Text block
--- --- ---

It’s a daunting number, though Oldham says that it’s no more than the number of power and industrial plants around the world. And it would be a major jobs program. In his campaign position paper, President-elect Joe Biden said he would “double down” on federal investments and tax incentives to bring carbon capture technology to market.
There aren’t many companies working on technology to capture carbon dioxide directly from the air. Those that do have been signing up partners — albeit at a modest pace, far less than the speed needed to have an impact on global climate change.
One other company that says it is getting off the ground is Global Thermostat, which makes smaller installations that are the size of a shipping container but can be deployed in a variety of settings.
Global Thermostat says it has a deal to provide carbon dioxide — the fizz in soft drinks — to Coca-Cola FEMSA, a Mexican firm that is Coke’s largest bottling franchise. The amount has not been disclosed.

--- --- ---

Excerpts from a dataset
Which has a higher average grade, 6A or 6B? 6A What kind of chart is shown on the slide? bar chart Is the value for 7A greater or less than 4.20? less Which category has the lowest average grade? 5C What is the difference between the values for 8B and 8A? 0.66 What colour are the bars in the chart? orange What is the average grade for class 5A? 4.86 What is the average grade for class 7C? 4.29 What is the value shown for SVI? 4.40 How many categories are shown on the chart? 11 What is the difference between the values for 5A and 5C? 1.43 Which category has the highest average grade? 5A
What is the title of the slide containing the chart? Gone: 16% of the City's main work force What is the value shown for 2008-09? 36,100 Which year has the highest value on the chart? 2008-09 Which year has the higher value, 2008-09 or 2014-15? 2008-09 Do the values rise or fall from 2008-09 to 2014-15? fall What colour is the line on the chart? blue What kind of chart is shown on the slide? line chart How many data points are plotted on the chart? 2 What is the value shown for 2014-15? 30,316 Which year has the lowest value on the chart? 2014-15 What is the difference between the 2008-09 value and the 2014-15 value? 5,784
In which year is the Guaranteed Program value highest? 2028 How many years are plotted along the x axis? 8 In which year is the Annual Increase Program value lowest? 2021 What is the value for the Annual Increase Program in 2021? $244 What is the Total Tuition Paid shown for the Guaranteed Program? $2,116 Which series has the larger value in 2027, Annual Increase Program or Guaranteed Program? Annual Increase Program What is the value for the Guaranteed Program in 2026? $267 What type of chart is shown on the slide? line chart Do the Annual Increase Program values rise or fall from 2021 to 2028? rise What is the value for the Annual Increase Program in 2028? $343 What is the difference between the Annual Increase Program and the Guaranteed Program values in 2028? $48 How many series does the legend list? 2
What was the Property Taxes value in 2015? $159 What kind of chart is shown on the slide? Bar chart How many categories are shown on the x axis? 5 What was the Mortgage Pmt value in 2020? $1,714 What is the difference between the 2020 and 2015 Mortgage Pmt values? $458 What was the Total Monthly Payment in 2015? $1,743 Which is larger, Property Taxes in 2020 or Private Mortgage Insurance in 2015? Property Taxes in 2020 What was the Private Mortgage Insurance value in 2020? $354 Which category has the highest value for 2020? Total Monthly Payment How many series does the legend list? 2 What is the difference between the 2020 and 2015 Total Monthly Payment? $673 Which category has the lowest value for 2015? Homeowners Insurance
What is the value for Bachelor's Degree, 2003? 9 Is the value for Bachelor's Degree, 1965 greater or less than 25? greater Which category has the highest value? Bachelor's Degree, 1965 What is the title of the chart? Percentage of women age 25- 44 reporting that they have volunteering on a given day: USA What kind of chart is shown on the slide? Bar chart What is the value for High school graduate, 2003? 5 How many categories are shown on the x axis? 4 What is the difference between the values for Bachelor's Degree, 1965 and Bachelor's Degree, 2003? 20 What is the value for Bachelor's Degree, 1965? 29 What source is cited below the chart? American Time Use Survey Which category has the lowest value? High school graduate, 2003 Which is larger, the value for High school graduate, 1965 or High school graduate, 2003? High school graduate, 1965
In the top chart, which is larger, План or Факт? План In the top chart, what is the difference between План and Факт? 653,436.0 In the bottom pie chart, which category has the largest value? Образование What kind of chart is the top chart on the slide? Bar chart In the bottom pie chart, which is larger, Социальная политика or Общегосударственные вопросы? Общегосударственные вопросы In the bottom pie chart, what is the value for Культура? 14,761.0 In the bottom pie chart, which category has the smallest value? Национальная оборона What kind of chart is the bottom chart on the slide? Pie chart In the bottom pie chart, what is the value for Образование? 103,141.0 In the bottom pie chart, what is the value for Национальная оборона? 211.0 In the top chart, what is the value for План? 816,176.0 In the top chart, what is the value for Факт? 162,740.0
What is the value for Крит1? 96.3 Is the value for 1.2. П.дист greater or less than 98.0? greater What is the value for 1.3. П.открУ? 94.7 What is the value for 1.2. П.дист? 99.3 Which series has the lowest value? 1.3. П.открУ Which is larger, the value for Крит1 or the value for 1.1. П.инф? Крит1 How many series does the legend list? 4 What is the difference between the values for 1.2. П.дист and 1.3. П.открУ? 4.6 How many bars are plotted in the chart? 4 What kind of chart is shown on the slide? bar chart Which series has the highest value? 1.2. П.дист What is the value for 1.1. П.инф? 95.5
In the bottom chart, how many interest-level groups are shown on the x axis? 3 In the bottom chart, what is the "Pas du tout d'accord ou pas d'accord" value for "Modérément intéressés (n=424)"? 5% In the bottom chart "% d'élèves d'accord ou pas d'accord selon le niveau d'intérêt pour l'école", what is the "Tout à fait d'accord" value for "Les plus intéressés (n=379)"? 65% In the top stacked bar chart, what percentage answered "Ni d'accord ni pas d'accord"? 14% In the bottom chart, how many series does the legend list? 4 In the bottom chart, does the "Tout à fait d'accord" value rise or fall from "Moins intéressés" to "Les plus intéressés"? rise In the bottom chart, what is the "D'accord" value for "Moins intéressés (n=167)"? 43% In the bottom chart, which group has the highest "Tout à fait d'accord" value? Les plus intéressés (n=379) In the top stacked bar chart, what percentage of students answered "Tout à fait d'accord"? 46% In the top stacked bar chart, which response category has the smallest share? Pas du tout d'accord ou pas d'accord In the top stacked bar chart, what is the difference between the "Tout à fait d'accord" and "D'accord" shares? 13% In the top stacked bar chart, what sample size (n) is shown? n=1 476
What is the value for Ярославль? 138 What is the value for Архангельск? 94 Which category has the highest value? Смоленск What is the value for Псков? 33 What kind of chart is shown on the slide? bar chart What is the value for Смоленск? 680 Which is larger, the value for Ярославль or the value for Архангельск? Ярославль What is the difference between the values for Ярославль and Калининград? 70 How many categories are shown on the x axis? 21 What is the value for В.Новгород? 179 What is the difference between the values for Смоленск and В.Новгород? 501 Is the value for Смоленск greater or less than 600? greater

--- --- ---

Assignment
From the carbon capture text above the records, write out everything from "There aren’t many" down to "global climate change.".

Task solution
There aren’t many companies working on technology to capture carbon dioxide directly from the air. Those that do have been signing up partners — albeit at a modest pace, far less than the speed needed to have an impact on global climate change.